If the total number of elements is odd, the small_half will have one more element than the large_half. The median is simply the root of the small_half.
If the total number of elements is even, both heaps will have the same size. The median is the average of the roots of both heaps.

This process gives us $O(log N)$ time for each number added and $O(1)$ time for finding the median.

Walkthrough: Implementing the MedianFinder

import heapq

class MedianFinder:
    def __init__(self):
        # max-heap for the smaller half (negate values for min-heap)
        self.small_half = []  
        # min-heap for the larger half
        self.large_half = []

    def addNum(self, num: int) -> None:
        # 1. Add to small_half (max-heap)
        heapq.heappush(self.small_half, -1 * num)

        # 2. Balance: move largest from small_half to large_half
        if self.small_half and self.large_half and (-1 * self.small_half[0]) > self.large_half[0]:
            val = -1 * heapq.heappop(self.small_half)
            heapq.heappush(self.large_half, val)

        # 3. Rebalance size
        if len(self.small_half) > len(self.large_half) + 1:
            val = -1 * heapq.heappop(self.small_half)
            heapq.heappush(self.large_half, val)
        if len(self.large_half) > len(self.small_half) + 1:
            val = heapq.heappop(self.large_half)
            heapq.heappush(self.small_half, -1 * val)
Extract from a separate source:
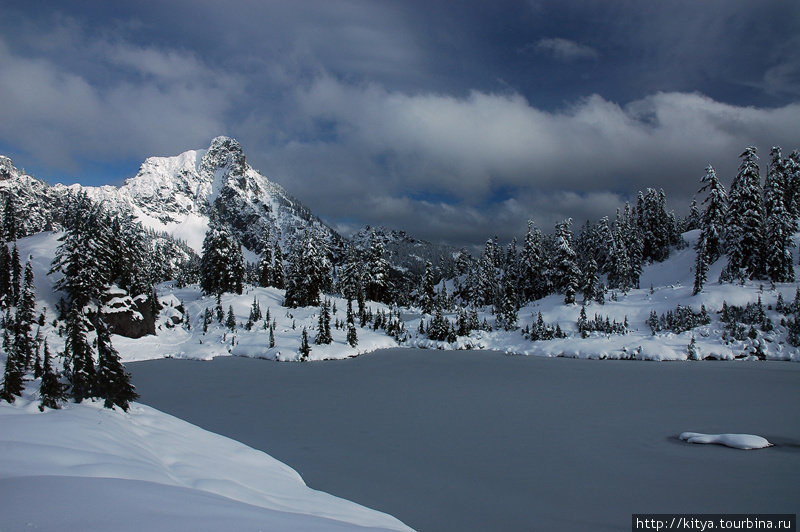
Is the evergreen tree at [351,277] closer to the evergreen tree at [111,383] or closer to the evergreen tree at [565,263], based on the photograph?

    def findMedian(self) -> float:
        if len(self.small_half) > len(self.large_half):
            return -1 * self.small_half[0]
        if len(self.large_half) > len(self.small_half):
            return self.large_half[0]
        
        return (-1 * self.small_half[0] + self.large_half[0]) / 2.0

import java.util.PriorityQueue;
import java.util.Collections;

class MedianFinder {
    private PriorityQueue<Integer> small_half; // Max-heap
    private PriorityQueue<Integer> large_half; // Min-heap

    public MedianFinder() {
        small_half = new PriorityQueue<>(Collections.reverseOrder());
        large_half = new PriorityQueue<>();
    }

    public void addNum(int num) {
        small_half.offer(num);
        large_half.offer(small_half.poll());
        if (large_half.size() > small_half.size()) {
            small_half.offer(large_half.poll());
        }
    }

    public double findMedian() {
        if (small_half.size() > large_half.size()) {
            return small_half.peek();
        } else {
            return (small_half.peek() + large_half.peek()) / 2.0;
        }
    }
}

#include <queue>
#include <vector>

class MedianFinder {
    std::priority_queue<int> small_half; // Max-heap
    std::priority_queue<int, std::vector<int>, std::greater<int>> large_half; // Min-heap

public:
    void addNum(int num) {
        small_half.push(num);
        large_half.push(small_half.top());
        small_half.pop();
        if (large_half.size() > small_half.size()) {
            small_half.push(large_half.top());
            large_half.pop();
        }
    }

    double findMedian() {
        if (small_half.size() > large_half.size()) {
            return small_half.top();
        } else {
            return (small_half.top() + large_half.top()) / 2.0;
        }
    }
};

Bonus Point: When Not to Use This

While the two-heap strategy is excellent for a running median, it's not always the best tool. If you have a static, unchanging dataset, you don't need the complexity of heaps. Simply sorting the array and picking the middle element ( $O(N log N)$ ) is often sufficient and easier to implement. For finding the median of a static array in $O(N)$ time on average, you can also use the Quickselect algorithm (the same one mentioned in the "Top K" chapter).